Но за Пирата бог наказал. Пиратом звали большого, мальчику по грудь, пса. Зимой он запрягал его в сани и катался. Хозяин Пирата — горбатый дядя Никиша — как-то зимой купил в соседнем селе фикус. Поставил его на санки, прикрутил веревкой. По дороге из кустов выскочил заяц. Пес рванулся за ним и метров пятьсот протащил опрокинувшиеся сани, оставляя след из чернозема и обломанных листьев.
Дядя Никиша посадил Пирата на привязь и сек до тех пор, пока обезумевший от боли пес не оборвал цепь…
Мальчик тогда всю ночь плакал и просил бога, чтобы он покарал дядю Никишу. Вскоре тот упал в погреб и сломал ключицу. С тех пор мальчик поверил было в бога…
— Это ты, Венюша? — с сонным всхлипом спросила бабушка.
— Чо, мам, поесть?
— Вареники в чашке, на полице — молоко, лук…
— Опять молоко-о-о? — недовольно протянул мальчик. — А кроме молока?..
— Какие тебе еще блюды… — обиделась бабушка. — Хлеб мягкий, рот большой. Намялся бы с солью да с водой.
— Ну, давай свои вареники.
— Стаканчик смородинки на закуску тебе нарвала, с сахарком съешь.

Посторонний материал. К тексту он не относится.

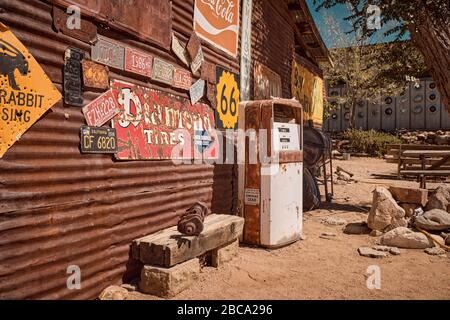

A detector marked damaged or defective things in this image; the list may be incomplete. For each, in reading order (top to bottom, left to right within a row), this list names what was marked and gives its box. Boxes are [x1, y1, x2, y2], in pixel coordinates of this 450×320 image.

— Что ж ты сразу не сказала? — Мальчик отложил надкушенный вареник.
— Слизнешь, а через пять минут опять запросишь.
— Не за-па-шу, — с набитым ртом уверил мальчик.
— Где тебя, дуболаза, целый день носило? Я все дворы обегала!
— На реф-ке под Камнями…
— Вон ведь куда завихрились, — вздохнула бабушка. — Там ключи и дна нету. В старину на пасху Федулов работник там жеребца утопил и сам утоп.
— Он, наверное, плавать не умел.
— Кто его знает, умел — не умел. На третий день мужики сетями вытащили.
— А жеребец?
— Жеребца раки съели.
— Я выплыву… Знаешь, я как по-мужичьи плаваю. — Мальчик привстал из-за стола, замахал руками.
— Не такие молодцы пропадали, царство им небесное, — перекрестилась бабушка. — Там родники бьют, руки-ноги судорогой сведет. Боженьку не забывай. Он спасет, сохранит…
— А чего ж космонавты его не видели?
— Он их, антихристов, до себя не допускает. Прости, господи, дитя неразумное…
— Не допускает… — фыркнул мальчик. — Так они твоего бога и испугались…
— Уж не говори так, нехорошо. Забыла, мать тебе банроль прислала.
— Банроль, ха-ха-ха! Не банроль, а бандероль… Сколь молчала…
— И карточку, вот… — бабушка поджала губы. — Выставилась, вертихвостка.
Мальчик взял фотографию: около самолета стояли веселые летчики, в середине мать в белой кофточке, с цветами.
«Ишь мужиков сколько, а за меня и заступиться некому», — с обидой подумал мальчик.
— Гостинец, какой ты хотел, прислала. — Она достала голубую рубашку с погончиками. На грудном карманчике сияли золотистые крылышки, как у летчиков на фотографии.
— Руки сперва ополосни…
В стареньком с потеками трюмо отражается худенький мальчик в круглых очках и рубашке, сшитой из лоскутка вешнего неба.
— Не вертись, — оглаживает плечи бабушка.
Сквозь тонкую легкую ткань мальчик чувствует, какие у нее шершавые ладони.
— В плечах чуть широковата. После стирки сядет…
Мальчик старается повернуться к зеркалу, чтобы лучше видеть золотые крылышки.
— За рубашку огурцы хоть полей, испеклись на такой жаре.